I succeeded. It turns out that freebsd will place the top of the stack pointer in rdi when calling entry, instead of using the current rsp.
https://github.com/lattera/freebsd/blob/master/libexec/rtld-elf/amd64/rtld_start.S#L32
https://github.com/lattera/freebsd/blob/master/libexec/rtld-elf/rtld.c#L314
diff --git a/src/Makefile b/src/Makefile
index 3b3ba90..5158e82 100644
--- a/src/Makefile
+++ b/src/Makefile
@@ -8,7 +8,7 @@ ARCHS := $(ARCHS32) $(ARCHS64)
CFLAGS += -pipe -Wall -Wextra -fPIC -fno-ident -fno-stack-protector -U _FORTIFY_SOURCE
LDFLAGS += -nostartfiles -nodefaultlibs -nostdlib
-LDFLAGS += -pie -e z_start -Wl,-Bsymbolic,--no-undefined,--build-id=none
+LDFLAGS += -static -pie -e z_start -Wl,-Bsymbolic,--no-undefined,--build-id=none
TARGET := loader
ifeq "$(filter $(ARCH),$(ARCHS))" ""
diff --git a/src/amd64/z_trampo.S b/src/amd64/z_trampo.S
index 8e3881d..de75c3b 100644
--- a/src/amd64/z_trampo.S
+++ b/src/amd64/z_trampo.S
@@ -4,7 +4,9 @@
.type z_trampo,@function
z_trampo:
mov %rsi, %rsp
- jmp *%rdi
+ mov %rdi, %rax;
+ mov %rsp, %rdi;
+ jmp *%rax;
/* Should not reach. */
hlt
diff --git a/src/loader.c b/src/loader.c
index 1c11a61..1a52925 100644
--- a/src/loader.c
+++ b/src/loader.c
@@ -173,7 +173,6 @@ void z_entry(unsigned long *sp, void (*fini)(void))

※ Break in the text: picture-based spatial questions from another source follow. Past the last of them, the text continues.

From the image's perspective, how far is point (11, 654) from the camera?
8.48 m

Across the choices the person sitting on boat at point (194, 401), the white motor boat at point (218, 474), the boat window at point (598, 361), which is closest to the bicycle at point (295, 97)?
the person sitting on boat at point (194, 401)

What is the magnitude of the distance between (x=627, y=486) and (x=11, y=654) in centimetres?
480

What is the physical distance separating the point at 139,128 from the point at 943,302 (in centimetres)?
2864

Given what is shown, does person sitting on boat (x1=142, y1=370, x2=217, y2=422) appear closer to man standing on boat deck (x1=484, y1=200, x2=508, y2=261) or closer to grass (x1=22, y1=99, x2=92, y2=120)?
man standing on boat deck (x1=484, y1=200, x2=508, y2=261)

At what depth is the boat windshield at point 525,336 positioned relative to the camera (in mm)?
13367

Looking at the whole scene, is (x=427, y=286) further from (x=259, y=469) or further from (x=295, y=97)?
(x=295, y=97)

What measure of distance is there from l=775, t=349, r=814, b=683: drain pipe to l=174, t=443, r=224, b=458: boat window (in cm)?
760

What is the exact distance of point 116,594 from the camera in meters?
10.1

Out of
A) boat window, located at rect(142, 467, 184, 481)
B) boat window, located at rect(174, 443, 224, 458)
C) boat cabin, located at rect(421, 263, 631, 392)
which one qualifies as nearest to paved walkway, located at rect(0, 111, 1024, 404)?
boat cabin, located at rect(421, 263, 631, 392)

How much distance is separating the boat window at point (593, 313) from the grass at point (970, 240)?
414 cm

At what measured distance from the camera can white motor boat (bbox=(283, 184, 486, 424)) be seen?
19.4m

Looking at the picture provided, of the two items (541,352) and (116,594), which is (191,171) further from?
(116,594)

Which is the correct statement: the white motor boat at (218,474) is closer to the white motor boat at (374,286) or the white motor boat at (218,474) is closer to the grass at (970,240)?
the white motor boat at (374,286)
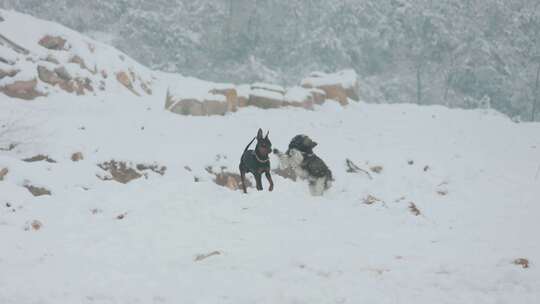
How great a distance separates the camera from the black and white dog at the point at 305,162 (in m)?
8.30

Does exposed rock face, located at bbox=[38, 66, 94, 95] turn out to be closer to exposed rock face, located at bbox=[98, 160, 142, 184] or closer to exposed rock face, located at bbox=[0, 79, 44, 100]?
exposed rock face, located at bbox=[0, 79, 44, 100]

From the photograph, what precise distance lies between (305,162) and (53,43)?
54.5 feet

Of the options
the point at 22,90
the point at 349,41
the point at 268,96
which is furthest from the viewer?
the point at 349,41

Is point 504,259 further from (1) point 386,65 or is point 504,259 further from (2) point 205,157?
(1) point 386,65

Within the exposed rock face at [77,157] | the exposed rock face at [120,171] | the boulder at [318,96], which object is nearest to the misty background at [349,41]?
the boulder at [318,96]

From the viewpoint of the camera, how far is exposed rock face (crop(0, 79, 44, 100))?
50.1 feet

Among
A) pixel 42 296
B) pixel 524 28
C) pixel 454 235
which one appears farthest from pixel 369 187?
pixel 524 28

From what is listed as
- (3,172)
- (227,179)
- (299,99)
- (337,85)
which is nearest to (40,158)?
(3,172)

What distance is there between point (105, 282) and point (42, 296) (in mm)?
524

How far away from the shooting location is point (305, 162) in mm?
8359

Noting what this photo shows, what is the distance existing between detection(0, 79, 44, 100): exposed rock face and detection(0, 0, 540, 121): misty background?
23836mm

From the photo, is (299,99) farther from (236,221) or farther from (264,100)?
(236,221)

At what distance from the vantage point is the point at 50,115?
45.7ft

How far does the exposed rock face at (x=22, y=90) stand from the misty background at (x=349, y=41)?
78.2 ft
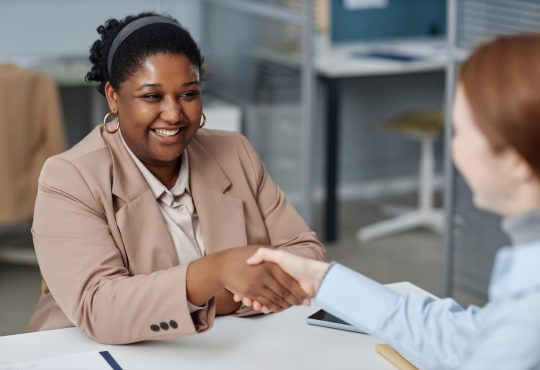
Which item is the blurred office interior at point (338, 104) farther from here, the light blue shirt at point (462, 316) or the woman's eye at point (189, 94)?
the light blue shirt at point (462, 316)

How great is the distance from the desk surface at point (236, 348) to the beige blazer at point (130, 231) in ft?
0.10

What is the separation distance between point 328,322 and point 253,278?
0.19 meters

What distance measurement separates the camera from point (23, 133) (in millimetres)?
3803

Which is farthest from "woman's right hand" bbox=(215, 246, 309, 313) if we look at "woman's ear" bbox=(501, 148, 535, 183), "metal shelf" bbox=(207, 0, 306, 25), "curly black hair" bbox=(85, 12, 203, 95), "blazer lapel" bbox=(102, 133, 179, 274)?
"metal shelf" bbox=(207, 0, 306, 25)

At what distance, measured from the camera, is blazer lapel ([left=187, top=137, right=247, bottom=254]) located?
196 cm

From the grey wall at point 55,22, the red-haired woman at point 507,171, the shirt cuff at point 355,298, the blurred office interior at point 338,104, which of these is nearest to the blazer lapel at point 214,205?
the shirt cuff at point 355,298

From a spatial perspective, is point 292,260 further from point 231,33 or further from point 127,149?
point 231,33

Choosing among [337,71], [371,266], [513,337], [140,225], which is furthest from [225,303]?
[337,71]

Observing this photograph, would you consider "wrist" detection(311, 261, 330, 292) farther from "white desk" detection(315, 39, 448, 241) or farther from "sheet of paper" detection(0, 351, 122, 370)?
"white desk" detection(315, 39, 448, 241)

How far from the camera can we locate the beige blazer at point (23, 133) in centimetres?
373

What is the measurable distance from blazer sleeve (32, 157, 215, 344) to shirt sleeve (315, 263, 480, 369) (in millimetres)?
345

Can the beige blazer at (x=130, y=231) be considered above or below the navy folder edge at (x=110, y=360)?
above

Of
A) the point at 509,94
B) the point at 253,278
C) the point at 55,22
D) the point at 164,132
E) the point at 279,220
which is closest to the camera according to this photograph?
the point at 509,94

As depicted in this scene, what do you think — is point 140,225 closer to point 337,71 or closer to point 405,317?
point 405,317
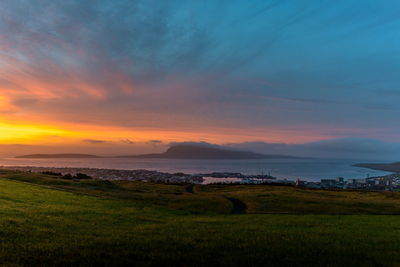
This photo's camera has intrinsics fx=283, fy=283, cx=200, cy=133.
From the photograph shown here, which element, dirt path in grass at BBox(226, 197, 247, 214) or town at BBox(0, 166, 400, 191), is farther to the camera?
town at BBox(0, 166, 400, 191)

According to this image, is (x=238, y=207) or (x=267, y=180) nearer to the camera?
(x=238, y=207)

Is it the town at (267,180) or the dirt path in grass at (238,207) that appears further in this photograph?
the town at (267,180)

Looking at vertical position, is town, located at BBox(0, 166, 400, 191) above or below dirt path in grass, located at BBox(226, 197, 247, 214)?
below

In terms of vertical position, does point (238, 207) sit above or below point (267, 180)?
above

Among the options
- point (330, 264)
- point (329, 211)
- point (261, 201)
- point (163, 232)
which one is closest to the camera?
point (330, 264)

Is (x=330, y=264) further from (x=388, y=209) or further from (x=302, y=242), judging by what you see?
(x=388, y=209)

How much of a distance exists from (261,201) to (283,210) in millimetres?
Answer: 4337

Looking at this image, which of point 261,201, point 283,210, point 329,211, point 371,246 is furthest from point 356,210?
point 371,246

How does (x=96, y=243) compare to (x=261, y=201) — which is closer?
(x=96, y=243)

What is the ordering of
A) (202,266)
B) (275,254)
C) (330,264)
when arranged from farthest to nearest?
(275,254) < (330,264) < (202,266)

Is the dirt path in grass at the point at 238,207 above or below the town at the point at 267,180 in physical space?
above

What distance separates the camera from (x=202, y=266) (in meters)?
8.59

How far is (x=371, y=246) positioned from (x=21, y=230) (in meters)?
15.2

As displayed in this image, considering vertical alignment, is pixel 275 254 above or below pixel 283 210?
above
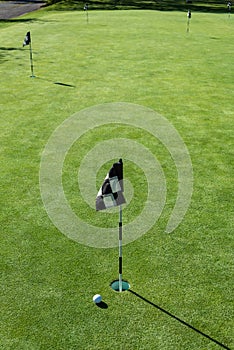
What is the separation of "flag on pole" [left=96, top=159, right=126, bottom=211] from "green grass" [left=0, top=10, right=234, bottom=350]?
5.49 feet

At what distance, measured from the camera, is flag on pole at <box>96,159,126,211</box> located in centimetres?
630

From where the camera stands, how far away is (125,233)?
876 cm

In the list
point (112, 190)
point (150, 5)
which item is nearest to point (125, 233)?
point (112, 190)

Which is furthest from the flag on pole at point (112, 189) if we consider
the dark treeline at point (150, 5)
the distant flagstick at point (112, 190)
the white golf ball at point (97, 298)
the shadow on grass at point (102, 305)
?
the dark treeline at point (150, 5)

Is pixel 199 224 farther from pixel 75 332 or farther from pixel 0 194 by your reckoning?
pixel 0 194

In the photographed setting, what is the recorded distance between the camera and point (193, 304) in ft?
22.6

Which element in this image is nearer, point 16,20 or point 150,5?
point 16,20

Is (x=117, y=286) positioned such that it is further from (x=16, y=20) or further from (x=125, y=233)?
(x=16, y=20)

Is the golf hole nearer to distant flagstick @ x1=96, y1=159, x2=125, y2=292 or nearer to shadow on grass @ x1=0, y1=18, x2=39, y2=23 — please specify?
distant flagstick @ x1=96, y1=159, x2=125, y2=292

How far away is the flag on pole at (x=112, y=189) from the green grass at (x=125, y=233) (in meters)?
1.67

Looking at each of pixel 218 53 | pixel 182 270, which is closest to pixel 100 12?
pixel 218 53

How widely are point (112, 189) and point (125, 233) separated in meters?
2.57

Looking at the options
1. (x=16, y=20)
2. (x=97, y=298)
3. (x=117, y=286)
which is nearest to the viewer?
(x=97, y=298)

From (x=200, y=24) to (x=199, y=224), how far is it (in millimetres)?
33124
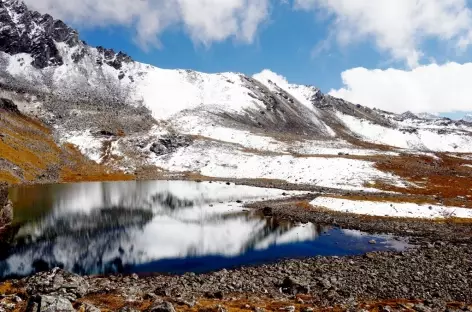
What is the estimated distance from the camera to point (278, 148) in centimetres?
16425

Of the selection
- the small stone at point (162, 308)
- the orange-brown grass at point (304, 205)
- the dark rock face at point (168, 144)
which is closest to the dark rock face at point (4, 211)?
the small stone at point (162, 308)

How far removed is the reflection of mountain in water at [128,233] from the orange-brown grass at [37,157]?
35.1 meters

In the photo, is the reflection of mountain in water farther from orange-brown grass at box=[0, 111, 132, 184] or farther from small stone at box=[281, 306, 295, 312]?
orange-brown grass at box=[0, 111, 132, 184]

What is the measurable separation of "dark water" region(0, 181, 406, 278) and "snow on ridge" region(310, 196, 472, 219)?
496 inches

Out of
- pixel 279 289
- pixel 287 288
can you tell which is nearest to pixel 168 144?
pixel 279 289

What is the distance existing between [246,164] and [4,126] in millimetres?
86628

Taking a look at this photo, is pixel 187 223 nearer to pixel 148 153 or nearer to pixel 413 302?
pixel 413 302

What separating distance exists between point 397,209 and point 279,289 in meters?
42.6

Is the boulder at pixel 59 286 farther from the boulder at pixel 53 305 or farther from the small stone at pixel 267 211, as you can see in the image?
the small stone at pixel 267 211

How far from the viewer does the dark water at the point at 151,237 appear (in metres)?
39.3

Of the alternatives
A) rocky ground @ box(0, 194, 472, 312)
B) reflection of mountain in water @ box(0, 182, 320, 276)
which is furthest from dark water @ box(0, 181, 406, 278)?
rocky ground @ box(0, 194, 472, 312)

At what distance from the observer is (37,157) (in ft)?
405

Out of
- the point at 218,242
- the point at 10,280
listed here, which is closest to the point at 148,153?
the point at 218,242

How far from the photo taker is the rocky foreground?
24953 mm
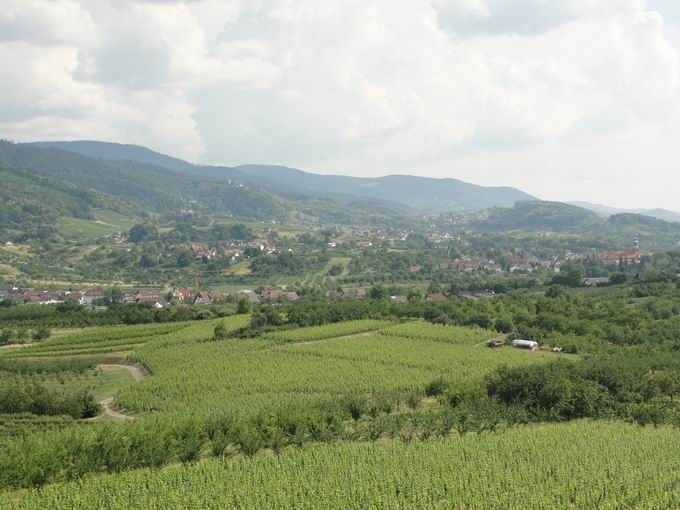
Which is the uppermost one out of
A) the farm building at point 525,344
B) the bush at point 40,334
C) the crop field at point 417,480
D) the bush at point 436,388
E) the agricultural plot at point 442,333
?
the crop field at point 417,480

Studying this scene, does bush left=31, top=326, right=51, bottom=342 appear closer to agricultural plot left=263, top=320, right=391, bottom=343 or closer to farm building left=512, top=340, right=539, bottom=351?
agricultural plot left=263, top=320, right=391, bottom=343

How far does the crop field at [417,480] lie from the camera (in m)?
21.0

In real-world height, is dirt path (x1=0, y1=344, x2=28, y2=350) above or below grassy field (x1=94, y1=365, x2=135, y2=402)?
below

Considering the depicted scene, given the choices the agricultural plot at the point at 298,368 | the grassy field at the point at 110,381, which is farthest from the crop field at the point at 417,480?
the grassy field at the point at 110,381

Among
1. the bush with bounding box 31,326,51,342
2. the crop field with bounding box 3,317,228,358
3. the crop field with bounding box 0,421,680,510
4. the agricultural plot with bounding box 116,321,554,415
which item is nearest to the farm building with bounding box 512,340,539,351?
the agricultural plot with bounding box 116,321,554,415

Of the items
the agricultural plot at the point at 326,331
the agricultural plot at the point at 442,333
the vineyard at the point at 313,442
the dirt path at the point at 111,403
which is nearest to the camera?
the vineyard at the point at 313,442

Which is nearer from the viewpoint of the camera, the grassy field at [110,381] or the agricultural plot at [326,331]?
the grassy field at [110,381]

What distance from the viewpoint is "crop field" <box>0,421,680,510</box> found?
68.9ft

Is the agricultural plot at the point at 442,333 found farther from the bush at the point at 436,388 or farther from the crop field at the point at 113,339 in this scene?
the crop field at the point at 113,339

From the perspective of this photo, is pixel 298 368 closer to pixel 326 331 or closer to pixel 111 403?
pixel 111 403

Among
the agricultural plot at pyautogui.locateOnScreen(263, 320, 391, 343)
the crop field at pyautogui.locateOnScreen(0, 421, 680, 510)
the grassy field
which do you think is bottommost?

AVSET(AT_PHNUM, av, ehdrs[Z_PROG].e_phnum);
AVSET(AT_PHENT, av, ehdrs[Z_PROG].e_phentsize);
AVSET(AT_ENTRY, av, entry[Z_PROG]);
- AVSET(AT_EXECFN, av, (unsigned long)argv[1]);
AVSET(AT_BASE, av, elf_interp ?
base[Z_INTERP] : av->a_un.a_val);
}
diff --git a/src/z_elf.h b/src/z_elf.h
index b360150..a5da99f 100644
--- a/src/z_elf.h
+++ b/src/z_elf.h
@@ -3,6 +3,30 @@
#include <elf.h>
+typedef struct
+{
+ uint32_t a_type; /* Entry type */
+ union
+ {
+ uint32_t a_val; /* Integer value */
+ /* We use to have pointer elements added here. We cannot do that,
+ though, since it does not work when using 32-bit definitions
+ on 64-bit platforms and vice versa. */
+ } a_un;
+} Elf32_auxv_t;
+
+typedef struct
+{
+ uint64_t a_type; /* Entry type */
+ union
+ {
+ uint64_t a_val; /* Integer value */
+ /* We use to have pointer elements added here. We cannot do that,
+ though, since it does not work when using 32-bit definitions
+ on 64-bit platforms and vice versa. */
+ } a_un;
+} Elf64_auxv_t;
+
#if ELFCLASS == ELFCLASS64
# define Elf_Ehdr Elf64_Ehdr
# define Elf_Phdr Elf64_Phdr
diff --git a/src/z_syscalls.c b/src/z_syscalls.c
index ab873ab..ed4e4c4 100644
--- a/src/z_syscalls.c
+++ b/src/z_syscalls.c
@@ -1,4 +1,4 @@
-#include <syscall.h>
+#include <sys/syscall.h>
#include "z_asm.h"
#include "z_syscalls.h"
diff --git a/src/z_utils.h b/src/z_utils.h
index 1f75781..5a91ee9 100644
--- a/src/z_utils.h
+++ b/src/z_utils.h
@@ -3,7 +3,6 @@
#include <stdlib.h>
#include <stdarg.h>
-#include <alloca.h>
#include <string.h>
#define z_alloca __builtin_allocaGreat ! Thank you very much!!! I get success too.